This text employed the 6-year data of the 2000, 2005, 2010-2013, and all the data comes from the Statistical Yearbook for Chinese High-Tech Industry of the Year 2014. Data is selected from 2000, 2005, 2010-2013 based mainly on the following reasons: 1) Through the DEA Approach with the Double Frontiers data and according to years of operation, data which is not continuous will not affect the empirical results; 2) Based on Five-Year Plan of the Chinese government; 3) Consider the availability of data. For all these reasons, this article chooses 2000, 2005, 2010-2013 data. With MATLAB (2012) software, it carried out the optimistic and pessimistic efficiency measurement for the model data, and the geometric average efficiency was obtained from the excel calculation.

4.1. Optimistic Model Results Analysis

It can be drawn through Table 1 that Tianjin, Beijing, Guangdong and Yunnan have a high optimistic efficiency.

Table 1. Optimistic efficiency status of Chinese high-tech industry inter-provincially.

Note: In consideration for the obtaining status of the data, Inner Mongolia, Hainan, Qinghai, Tibet, Sinkiang, Hong Kong, Macao and Taiwan are not included in this table.

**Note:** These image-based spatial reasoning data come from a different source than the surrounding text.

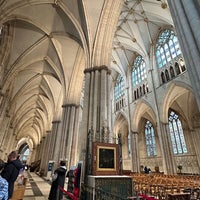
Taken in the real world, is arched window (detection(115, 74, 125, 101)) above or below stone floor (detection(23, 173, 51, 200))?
above

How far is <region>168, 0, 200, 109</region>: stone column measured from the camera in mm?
3572

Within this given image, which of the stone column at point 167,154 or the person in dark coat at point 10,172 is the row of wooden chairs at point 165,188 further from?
the stone column at point 167,154

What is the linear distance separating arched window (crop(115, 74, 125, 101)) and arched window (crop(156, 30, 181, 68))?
25.5 ft

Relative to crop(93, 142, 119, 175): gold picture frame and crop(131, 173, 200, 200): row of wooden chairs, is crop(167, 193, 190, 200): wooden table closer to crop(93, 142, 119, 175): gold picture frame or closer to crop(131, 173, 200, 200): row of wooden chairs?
crop(131, 173, 200, 200): row of wooden chairs

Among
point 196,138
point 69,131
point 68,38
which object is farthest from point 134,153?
point 68,38

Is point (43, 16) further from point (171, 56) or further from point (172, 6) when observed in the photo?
point (171, 56)

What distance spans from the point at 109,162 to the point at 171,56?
14.4 meters

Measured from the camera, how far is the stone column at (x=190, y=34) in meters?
3.57

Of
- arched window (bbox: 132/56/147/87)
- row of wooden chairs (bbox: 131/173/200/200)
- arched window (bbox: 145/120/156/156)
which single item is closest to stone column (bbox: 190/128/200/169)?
arched window (bbox: 145/120/156/156)

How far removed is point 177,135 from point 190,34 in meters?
18.2

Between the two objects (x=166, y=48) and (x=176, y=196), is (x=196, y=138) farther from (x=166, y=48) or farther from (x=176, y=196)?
(x=176, y=196)

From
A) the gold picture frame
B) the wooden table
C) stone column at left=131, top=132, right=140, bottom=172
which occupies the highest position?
stone column at left=131, top=132, right=140, bottom=172

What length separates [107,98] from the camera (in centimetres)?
941

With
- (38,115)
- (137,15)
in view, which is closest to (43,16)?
(137,15)
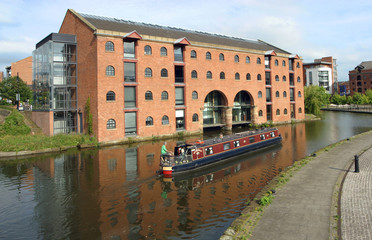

Among which Beijing and Tianjin have a sound development basis and large inputs in the high-tech industries and they have kept the national-leading status for a long time. Beijing’s optimistic efficiency from 2010 to 2013 is OE. For Tianjin, only the year 2011 of 0.94 is not on the effective frontier in the six years. Guangdong province ranks last in the optimistic efficiency in 2000. However, with the transition of the economic structure, Shenzhen has undergone a fast development together with other innovation cities. So, it was listed on the effective frontier together with Beijing and Tianjin from 2010.Then we can assume that the Guangdong Province has achieved certain success in the transition and the R&D inputs for the high-tech industry has have been fully utilized. Yunan Province, which takes tourism as the pillar industry, has a relatively weak basis for high-tech industry. Both the number of R&D personnel and the internal expenditure for R&D maintain a relatively low level throughout the country, so do the number of effective invention patents and the outputs of new products sales income.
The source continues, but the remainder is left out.